Yesterday was traumatizing. I thought I was going back for a check up to make sure that the healing of the place on my back was truly healing with no infection. I was told that it was a cyst that had a sac and that all must be removed or it would come back. I was given 6 shots to deaden it so they could lance it and try to get it out. The shots hurt like hades. Then the pressure of trying to get it out as they pushed, squeezed, and pinched. It was still very painful even though it was deadened. It seemed to go on forever. Tears came, and I actually prayed out loud for it to end with the nurse behind the doctor saying “prayer works, sister”. They were unable to get the entire sac. It was deep and big and had been there a while.
I’ve had these things on my head and had those removed in the past. I didn’t realize this was the same thing. My Dad had these and so did his Mom. Anyway, I suppose it is NOT over yet. I have to go back Monday. I have no idea what will happen THEN. So I am left with my traumatized memory. I say just let the thing heal and if it becomes an issue again we’ll let the dermatologist handle it.
This on top of everything else in life is about to send me over the edge. I absolutely DO NOT have time to deal with this.
After this afternoon in hell, I got in the car and remembered I needed gas. It was closer to “E” than it needed to be. So I went to SHELL and all the open pumps had bags over them. GRrreeeAT! I was, however, in great pain and on edge and couldn’t lean back at all in the seat. So I went on to Publix as they wanted me to take Ibuprofen and I only had acetaminophen. GRrreeeAT again! I called George quickly to explain my delays as I had told him it should be a quick visit to urgent care and home. He said “please get an onion at the store”. OK onion and ibuprofen. Yum. I also grabbed two Yogurts since I’m taking antibiotics, to offset their side effects.
So there was a gas station easy to get to once I was leaving Publix and I filled up – AFTER I swallowed two Ibuprofen. I was always take less than the doc recommended as I rarely take anything like that for pain so it doesn’t take much. Plus I knew I was going to have a glass of wine.
While on the way to Publix Mom called and told me several things. Lord help me if I remember it all. No pen and paper and I was in such pain as the numbing was wearing off.
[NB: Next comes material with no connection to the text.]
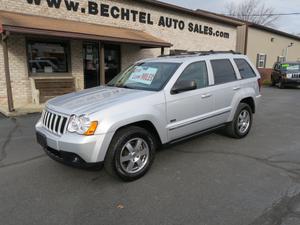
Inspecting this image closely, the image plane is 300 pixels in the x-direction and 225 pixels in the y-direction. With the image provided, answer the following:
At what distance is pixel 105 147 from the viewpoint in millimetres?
3350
I got home and had fully intended on starting on laundry and on the house, but I was in no shape for housework. I needed to get my mind off the pain and the traumatization of pretty much this entire week! So I did something fun, I picked out music for the next video and began plugging it in. Then dinner was ready. We ate an Indian Chicken dish and watched another Lilyhammer show.
Then I changed into jammies and went to bed. While changing I noticed the bandages were all bloody. It wasn’t seeping through but I wasn’t supposed to remove them until today. She packed the wound and George has to pull a string to remove it quickly so it doesn’t hurt. You know I’m looking forward to that.
Sleep was good to take me out of the misery, although I awoke several times. I sleep on my left side and that is the side on my back where the sore is. So I was afraid I was hurting it. I woke up twice to make sure I didn’t have blood on the sheets or my pjs. Good there.
At 4:30 I got up and made coffee. Feeling good and have had no need for any more pain meds. I plan to take some though an hour before George removes the bandage.
I have to look up the flight information for Katy and Cody – they will be here today. I’m also trying to clean up the house and George has bought our zoo tickets for the day we go to the zoo.
The laundry is going and there is a lot of it too. My house is horrible with not much attention given to it in weeks. It is what it is. One can only do so much.
I know that THIS TOO WILL PASS. And I have a lot to do today. I’m a bit uncomfortable but not much pain. So things could be worse. They ARE sending the culture off to be tested to make sure it’s not a really bad bacteria of some type. She did not think so but said stronger antibiotics would be needed if it was. So I don’t think it would be too big of a deal. Anyway, words cannot describe all this.
I keep thinking “what did I do to deserve having a week like this?”. Then I remember how much worse it could be and then it’s not so bad. Well, it was bad, but…yeah could have been a much worse scenario.
So we’ll do what God suggests we do. Focus on all things beautiful. And I get to see my little River Roo today! That will make everything brighter!